NetMediate Benchmark Results
GenDI pattern: The benchmark scenarios assume the current NetMediate ecosystem, where startup projects use
NetMediate.SourceGenerationand supporting services can follow the GenDI[Injectable]+[Inject]model.
This document describes the performance characteristics of NetMediate under the current implementation, which uses compile-time source generation (no assembly scanning), GenDI-based dependency registration, and benchmark handlers configured as singleton + global thread isolation (ThreadIsolation = ThreadIsolationPolicy.None).
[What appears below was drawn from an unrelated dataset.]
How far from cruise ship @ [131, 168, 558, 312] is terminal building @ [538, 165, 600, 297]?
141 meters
Reference benchmark environment
The table below is updated automatically by CI on every PR benchmark run. System info comes from the BenchmarkDotNet host environment.
| Key | Value |
|---|---|
| OS | Linux Ubuntu 24.04.4 LTS (Noble Numbat) |
| CPU | AMD EPYC 7763 2.82GHz, 1 CPU, 4 logical and 2 physical cores |
| .NET SDK | 10.0.300 |
| Runtime | .NET 10.0.8 (10.0.8, 10.0.826.23019), X64 RyuJIT x86-64-v3 |
| Last CI run | 2026-06-02 03:15 UTC |
| Branch | dependabot/nuget/dot-config/main/minor-and-patch-c5eb370c7b |
| Commit | c09fe43 |
🚀 Core dispatch throughput
Measured with BenchmarkDotNet (CoreDispatchBenchmarks) — no decorators, no resilience, no adapters registered.
Mean is the BenchmarkDotNet ShortRun mean (ns/op). Throughput is the derived ops/s.
Alloc Δ compares per-call allocation bytes against the baseline — allocations are deterministic
and unaffected by CPU load, making this the most reliable regression signal.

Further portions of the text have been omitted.